Audiences know Brittany best as the screenwriter of “Singing with Angels” and “An Hour Behind,” but her newest screenplay to hit the big screen — “In Emma’s Footsteps”— added the title of director to her resume.

This is Brittany’s first film from the view of the director’s chair. She gained a new perspective for movie-making not yet provided by her 17 years of experience in the film industry.

“You see how everything you put on page of a script has to be done,” Brittany says. “Because I had written the script and was directing, I knew it inside and out. It wasn’t hard to make certain decisions because I knew the whole scope.”

“In Emma’s Footsteps” recounts the experiences of Emma Smith after the death of her husband, Joseph Smith Jr., first prophet of the LDS Church. When she began writing the script, Brittany took a somewhat fictional approach, but she discovered that wasn’t how she wanted to tell this story.

“The goal of ‘In Emma’s Footsteps’ is to show what it could have been like for her,” Brittany says.

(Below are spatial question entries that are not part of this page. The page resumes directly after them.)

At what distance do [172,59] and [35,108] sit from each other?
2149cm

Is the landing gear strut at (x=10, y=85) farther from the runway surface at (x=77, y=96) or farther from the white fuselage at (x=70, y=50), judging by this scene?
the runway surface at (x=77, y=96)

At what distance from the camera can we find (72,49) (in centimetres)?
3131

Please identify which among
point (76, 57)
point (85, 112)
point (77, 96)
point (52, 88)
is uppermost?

Understanding the core of a person — all the brave and bruised parts — was a theme for Brittany when writing “In Emma’s Footsteps.” (Talk about drowning out the sharpest words.)


Favorite Lyrics

And I know that I
deserve your love.
There’s nothing I’m not
worthy of.
When the sharpest words wanna cut me down,
I’m gonna send a flood,
gonna drown them out.
This is brave.
This is bruised.
This is who I’m meant to be. This is me.”


Brittany spent months in the development and research stages and wrote at least four versions of the script. Immersing herself in the life of Emma, Brittany found herself relating to the family roles.

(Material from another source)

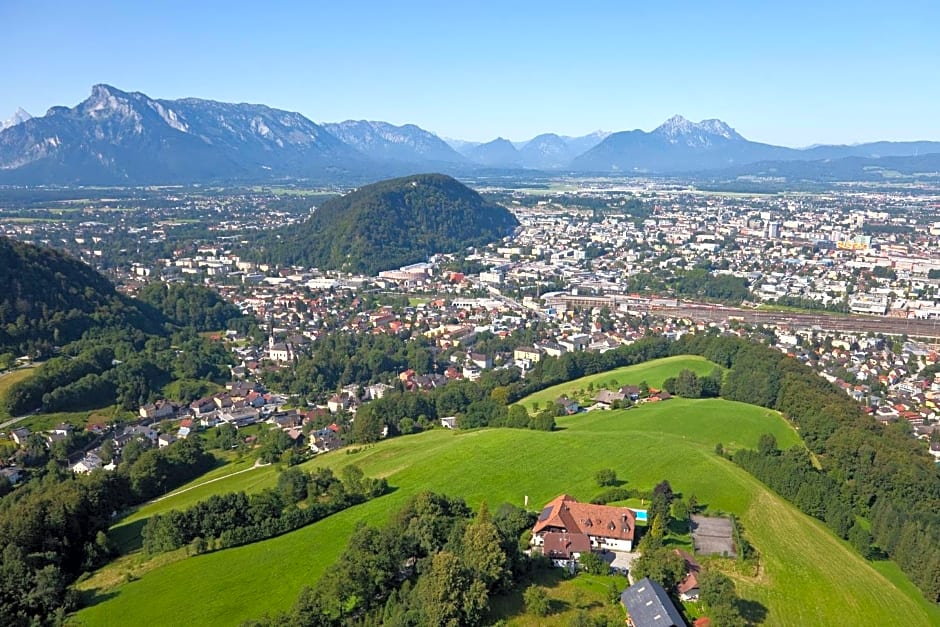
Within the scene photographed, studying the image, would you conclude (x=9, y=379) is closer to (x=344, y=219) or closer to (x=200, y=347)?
(x=200, y=347)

“Emma Smith was a mother,” says this mother of two. “She lost a lot of children. Obviously, she was a widow. I feel just a glimpse of what that might have been like. It was a bonus to identify with her on that level.”

Brittany added “mother” to her list of roles for “In Emma’s Footsteps.” Her son, Cole, played the role of young Alexander Smith.

After holding auditions, she realized casting her son was a strategic choice.

“I didn’t have the confidence that I’d be able to get what I needed from them in the same way that I’d be able to with my son,” she says. “I know my son. I know what he can do. I know I can explain things in a way that will help him understand.”

The role was a win for Cole — especially when he discovered craft services, “which is a perpetual snack table,” Brittany says.

Working with family is not a new circus act for Brittany. In 2002, Brittany graduated from BYU in print journalism — setting her up as an articulate writer — and started working with her family’s film company, Candlelight Media Group, as a productions assistant.

When the company shifted its focus to producing more original content around 2004, Brittany became the designated screenwriter.

“In the beginning years, there didn’t seem to be a line between work and family,” Brittany says. “Now we try to preserve weekends. We preserve evenings. We try to have a line where we can be with our own families or be together as a family without bringing up work.”

As a screenwriter, mother, and now director, Brittany can say, “this is who I’m meant to be. This is me.”

Mellow Cello

When writing scripts, Brittany often will listen to film scores. Hans Zimmer pieces are a favorite, especially “The Last Samurai.”

“Music plays a huge part of writing because it sets the tone,” Brittany says. “It’s a good way to keep the creativity flowing.”

It’s also a smart way to keep the relaxation flowing. Brittany started learning how to play the cello about a year and a half ago.

“Especially now, when there’s so much to do, it’s been my break and way to recharge,” she says.